Anybody use this? Seems pretty neat.

Remember everything. | Evernote Corporation


----------



## raekwon (Jun 23, 2008)

I've been using it for the past month or so. I like it, but probably haven't tapped its full potential.


----------



## fredtgreco (Jun 23, 2008)

raekwon said:


> I've been using it for the past month or so. I like it, but probably haven't tapped its full potential.



How do you use it? What platforms?


----------



## VictorBravo (Jun 23, 2008)

I've been using it for about a year.

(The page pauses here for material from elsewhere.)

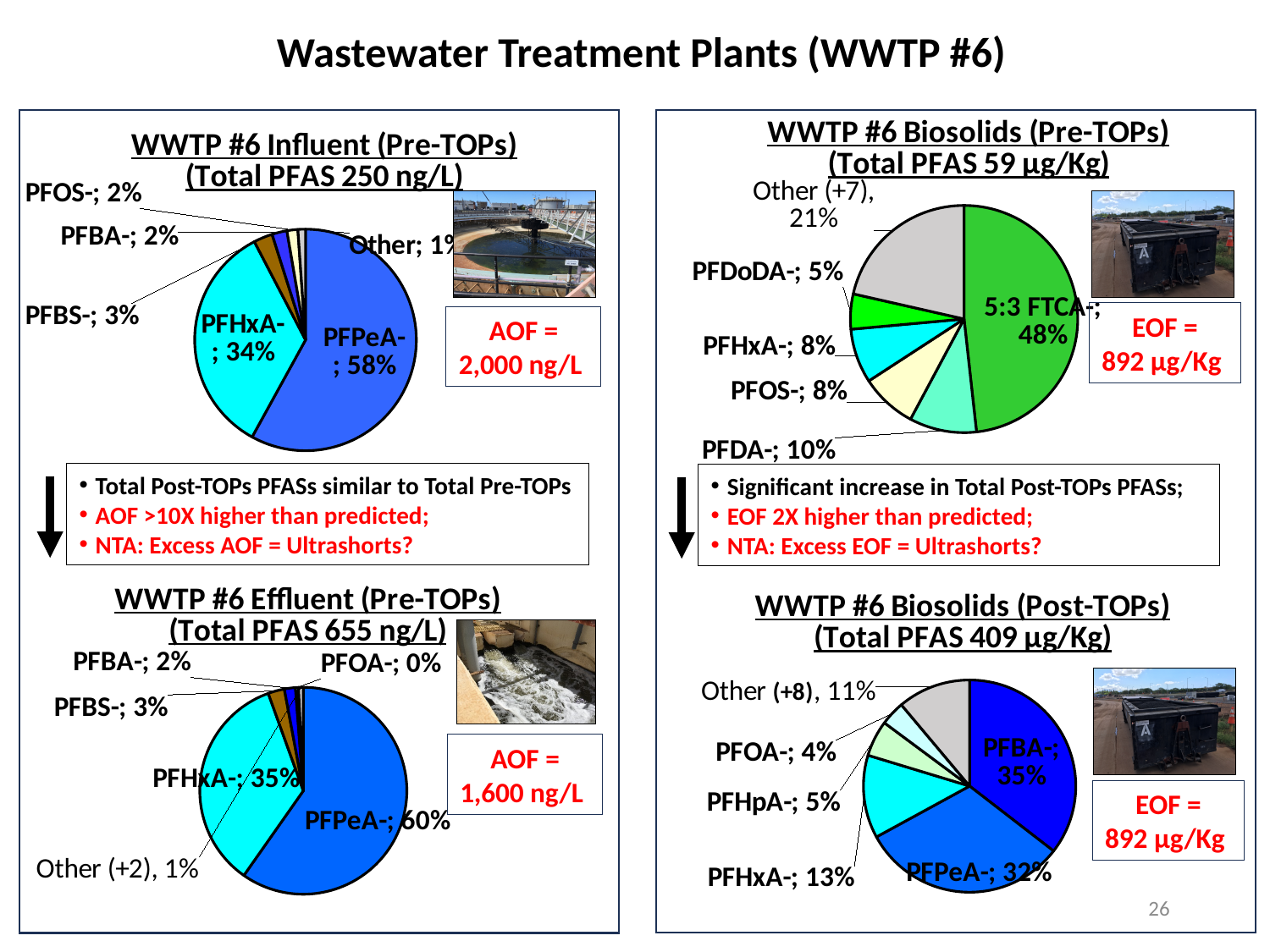
What total PFAS value is given in the title of the WWTP #6 Biosolids (Post-TOPs) chart? 409 µg/Kg In the WWTP #6 Effluent (Pre-TOPs) chart, how many slices are labelled? 6 In the WWTP #6 Biosolids (Post-TOPs) chart, what share does PFHxA- have? 13% In the WWTP #6 Biosolids (Pre-TOPs) chart, which is larger, PFDA- or PFOS-? PFDA- In the WWTP #6 Biosolids (Post-TOPs) chart, which category has the largest slice? PFBA- In the WWTP #6 Influent (Pre-TOPs) chart, what share does PFPeA- have? 58% In the WWTP #6 Biosolids (Pre-TOPs) chart, what share does 5:3 FTCA- have? 48% In the WWTP #6 Influent (Pre-TOPs) chart, which category has the largest slice? PFPeA- In the WWTP #6 Biosolids (Pre-TOPs) chart, which category has the smallest slice? PFDoDA- In the WWTP #6 Effluent (Pre-TOPs) chart, what share does PFHxA- have? 35% In the WWTP #6 Influent (Pre-TOPs) chart, what is the difference in percentage points between PFPeA- and PFHxA-? 24 What kind of chart is the WWTP #6 Effluent (Pre-TOPs) chart? pie chart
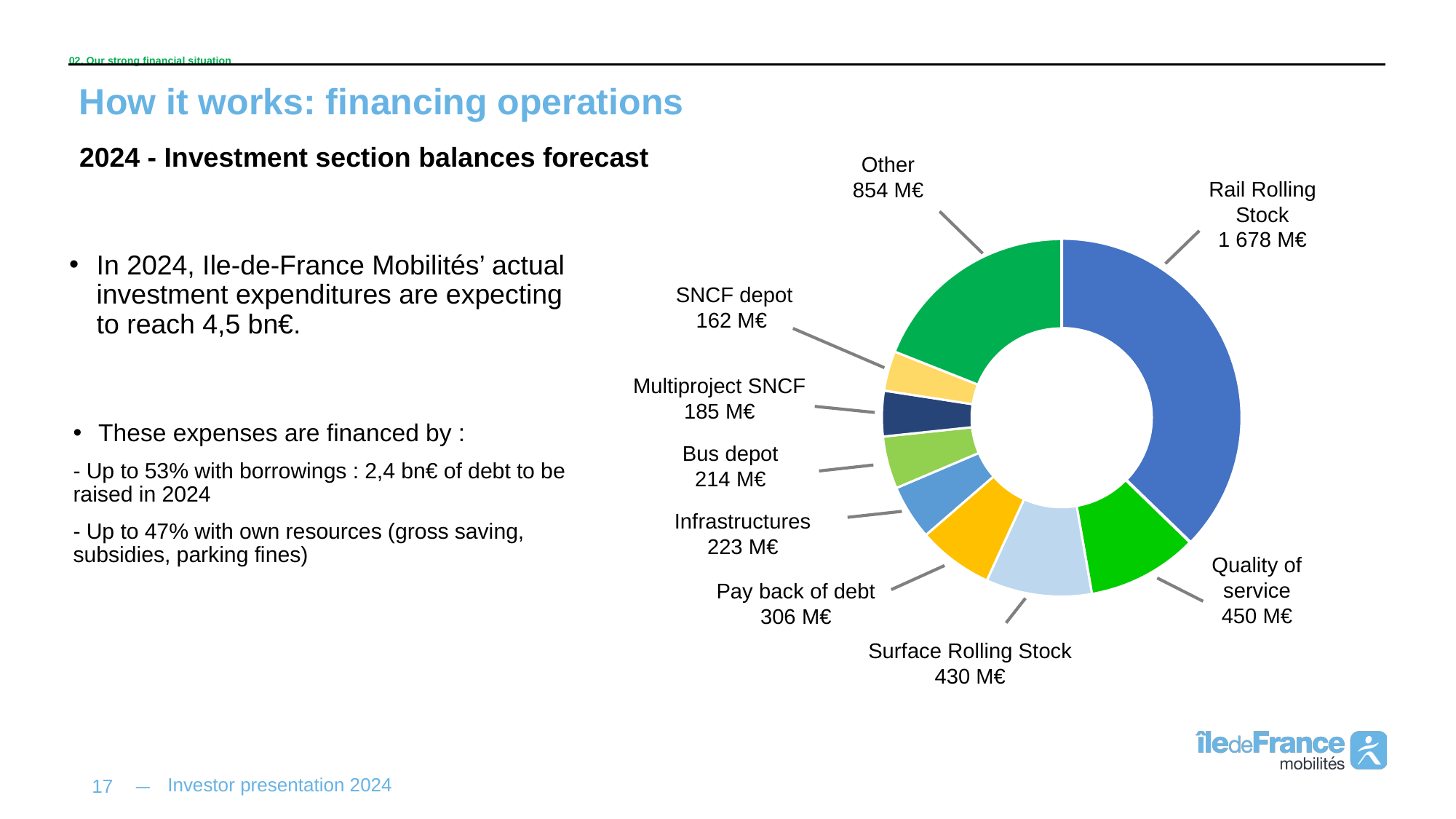
What is the difference between Other and Pay back of debt? 548 M€ What is the value for Rail Rolling Stock in the 2024 investment section balances forecast chart? 1 678 M€ What is the value for Surface Rolling Stock? 430 M€ Which category has the largest value in the chart? Rail Rolling Stock What is the difference between Quality of service and Surface Rolling Stock? 20 M€ What kind of chart is shown on the slide? doughnut (pie) chart Which is larger, Bus depot or Multiproject SNCF? Bus depot What is the value for Pay back of debt? 306 M€ What is the total of all the values shown in the chart? 4 502 M€ What is the value for SNCF depot? 162 M€ Which category has the smallest value in the chart? SNCF depot How many categories are shown in the chart? 9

I'm running the 2.2 version on XP, not the newer version.

The neatest function is that I can block text from websites and hit the clipper check button, and it puts it into a note with a link to the original. I find it very useful for online research.

I wish it would link to things on my hard drive, but I haven't figured out how to do that. The search function works instantly, and if you pay for the program it will even pick up most handwritten notes (the trial version lets you do this for 60 days, I think--I pdf scanned a bunch of notes and it found key words even in my scrawl).

If you do a lot of internet research and need notes, it is the simplest thing I've found.


----------



## fredtgreco (Jun 23, 2008)

Have either of you (or anyone else) used Zotero? How does that compare to Evernote?

I guess I am looking for something to help organize note taking, quote taking etc. I don't need hyper search features - I have X1. Is Evernote better than Zotero? Or just different? Do people use both?


----------



## VictorBravo (Jun 23, 2008)

fredtgreco said:


> Have either of you (or anyone else) used Zotero? How does that compare to Evernote?
> 
> I guess I am looking for something to help organize note taking, quote taking etc. I don't need hyper search features - I have X1. Is Evernote better than Zotero? Or just different? Do people use both?



I hadn't heard of it 'til now. It looks interesting too. There are so many applications to learn! (I'm working with Casemap right now too--which is a pricey lawyer product, but I think Evernote can do about 70% of what Casemap does for no cost).

BTW, I went back and read the help notes to Evernote and found how to link to my hard drive.

As for quote taking, I used Evernote recently for a fairly large paper with more than 100 footnotes. I put the citations and the quotes in Evernote and it was easy later to plug them into the paper. I suspect that you can do the same thing with Zotero, from the looks of its website, plus it also looks like it has more features, like citation exports rather than cut and paste. The advanced search looks interesting--it may be almost a complete replacement for Casemap.


----------



## fredtgreco (Jun 23, 2008)

And then of course there is OneNote. Not free, but since I have Office 2007, essentially free. I hear you on the learning curve. I'm trying to decide what would be best, and then only learn one!


----------